SUPPLIED PASSAGE:
--
Here are the known facts, as reported by various major news outlets thus far: former Manhattan DA Cy Vance handpicked two respected prosecutors to be in charge of the Trump criminal case. When new Manhattan DA Alvin Bragg took office, he didn’t like what these two prosecutors had to say about the case, so he temporarily halted their work, and they ended up resigning. Bragg then put his own handpicked respected prosecutor in charge of the Trump criminal case.

Politics shouldn’t work this way, but it often does. Incoming political leaders want their own hired guns in place – people they trust, people they know how to work with, and frankly people whose work they can take partial credit for.

The question is how these details have somehow added up to the popular narrative that Bragg has “dropped” the Trump case. The main thrust of that appears to come from the two prosecutors previously in charge of the case. They appear to be leaking to the media that Bragg wasn’t interested in the case they were building, which the media has spun into the narrative that Bragg isn’t interested in moving forward against Trump at all.

Once you get past all the doomsday spin coming from the media and the pundits, it sounds like Bragg didn’t think these two prosecutors had built the case well enough to guarantee a conviction against Trump. But if Bragg thought there were no case to be made, he’d have simply dropped it, right? Instead he put his own respected longtime white collar shark on the case. Then Bragg’s office publicly announced that the Trump case is indeed “ongoing.”

As of now there is no factual or logical basis for concluding that the Manhattan DA’s office criminal case against Donald Trump is “dead.” What we do know is that the new DA didn’t want the former DA’s two handpicked guys to remain in charge of the case – and once they figured that out, they understandably didn’t want to stick around, and left.
--
EXTRACTED INFORMATION:
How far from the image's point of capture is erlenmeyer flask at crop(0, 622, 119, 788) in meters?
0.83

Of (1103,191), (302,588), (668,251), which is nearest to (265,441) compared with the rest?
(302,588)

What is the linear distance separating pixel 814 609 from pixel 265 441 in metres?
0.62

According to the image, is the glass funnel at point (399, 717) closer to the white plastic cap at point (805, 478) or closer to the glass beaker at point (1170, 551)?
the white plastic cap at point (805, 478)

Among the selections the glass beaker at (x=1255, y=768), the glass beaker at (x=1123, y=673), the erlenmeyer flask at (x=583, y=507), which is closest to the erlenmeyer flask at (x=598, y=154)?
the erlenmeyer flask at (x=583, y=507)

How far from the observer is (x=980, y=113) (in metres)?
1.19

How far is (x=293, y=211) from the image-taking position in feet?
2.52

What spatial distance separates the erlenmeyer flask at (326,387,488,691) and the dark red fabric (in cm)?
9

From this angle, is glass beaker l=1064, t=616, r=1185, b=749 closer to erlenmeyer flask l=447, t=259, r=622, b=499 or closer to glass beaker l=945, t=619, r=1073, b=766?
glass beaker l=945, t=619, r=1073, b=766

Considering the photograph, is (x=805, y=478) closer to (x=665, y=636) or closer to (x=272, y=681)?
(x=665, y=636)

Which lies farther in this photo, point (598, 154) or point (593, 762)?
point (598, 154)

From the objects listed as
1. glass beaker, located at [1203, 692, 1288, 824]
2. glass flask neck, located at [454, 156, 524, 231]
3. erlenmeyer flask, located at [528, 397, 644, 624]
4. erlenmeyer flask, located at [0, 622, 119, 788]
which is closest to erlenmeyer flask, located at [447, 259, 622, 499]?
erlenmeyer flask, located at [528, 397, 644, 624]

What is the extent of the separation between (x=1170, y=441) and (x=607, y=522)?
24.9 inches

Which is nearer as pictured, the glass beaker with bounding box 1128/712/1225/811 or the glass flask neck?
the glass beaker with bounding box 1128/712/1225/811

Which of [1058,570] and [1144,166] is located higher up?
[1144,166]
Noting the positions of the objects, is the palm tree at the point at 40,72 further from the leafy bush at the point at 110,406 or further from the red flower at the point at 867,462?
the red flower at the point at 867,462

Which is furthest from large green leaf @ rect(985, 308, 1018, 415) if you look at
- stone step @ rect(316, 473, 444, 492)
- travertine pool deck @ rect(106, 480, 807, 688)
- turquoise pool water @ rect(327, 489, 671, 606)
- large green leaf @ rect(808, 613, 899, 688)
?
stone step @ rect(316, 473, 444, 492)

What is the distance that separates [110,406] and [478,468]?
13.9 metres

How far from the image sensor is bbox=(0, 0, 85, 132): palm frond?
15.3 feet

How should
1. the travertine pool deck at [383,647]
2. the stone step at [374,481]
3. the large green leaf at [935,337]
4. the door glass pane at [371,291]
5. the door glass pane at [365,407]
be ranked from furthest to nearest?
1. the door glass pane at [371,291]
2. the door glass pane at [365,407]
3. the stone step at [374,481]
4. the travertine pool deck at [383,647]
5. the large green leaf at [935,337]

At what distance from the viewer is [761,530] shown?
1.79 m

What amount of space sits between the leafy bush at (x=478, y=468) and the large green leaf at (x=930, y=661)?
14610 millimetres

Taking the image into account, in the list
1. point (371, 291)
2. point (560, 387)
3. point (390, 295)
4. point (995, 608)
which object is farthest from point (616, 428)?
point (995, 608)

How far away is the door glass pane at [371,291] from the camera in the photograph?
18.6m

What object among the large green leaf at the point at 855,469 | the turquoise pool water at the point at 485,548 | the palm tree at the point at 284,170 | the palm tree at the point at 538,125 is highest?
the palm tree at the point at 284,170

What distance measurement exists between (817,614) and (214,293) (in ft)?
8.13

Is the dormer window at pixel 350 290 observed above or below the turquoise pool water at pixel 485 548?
--
DIRECTION 1: Summarize the commentary on the Manhattan DA's Trump case in two sentences.
DIRECTION 2: Quote the commentary on the Manhattan DA's Trump case word for word, beginning at "The question is" and stopping after "Trump at all.".

EXERCISE ANSWER 1: After taking office, Manhattan DA Alvin Bragg temporarily halted the work of the two prosecutors whom former DA Cy Vance had handpicked for the Trump criminal case; they resigned, and Bragg put his own handpicked prosecutor in charge. The piece argues that the popular narrative that Bragg "dropped" the case, which appears to stem from the departed prosecutors leaking to the media, has no factual or logical basis, since Bragg's office has announced the case is "ongoing."

EXERCISE ANSWER 2:
The question is how these details have somehow added up to the popular narrative that Bragg has “dropped” the Trump case. The main thrust of that appears to come from the two prosecutors previously in charge of the case. They appear to be leaking to the media that Bragg wasn’t interested in the case they were building, which the media has spun into the narrative that Bragg isn’t interested in moving forward against Trump at all.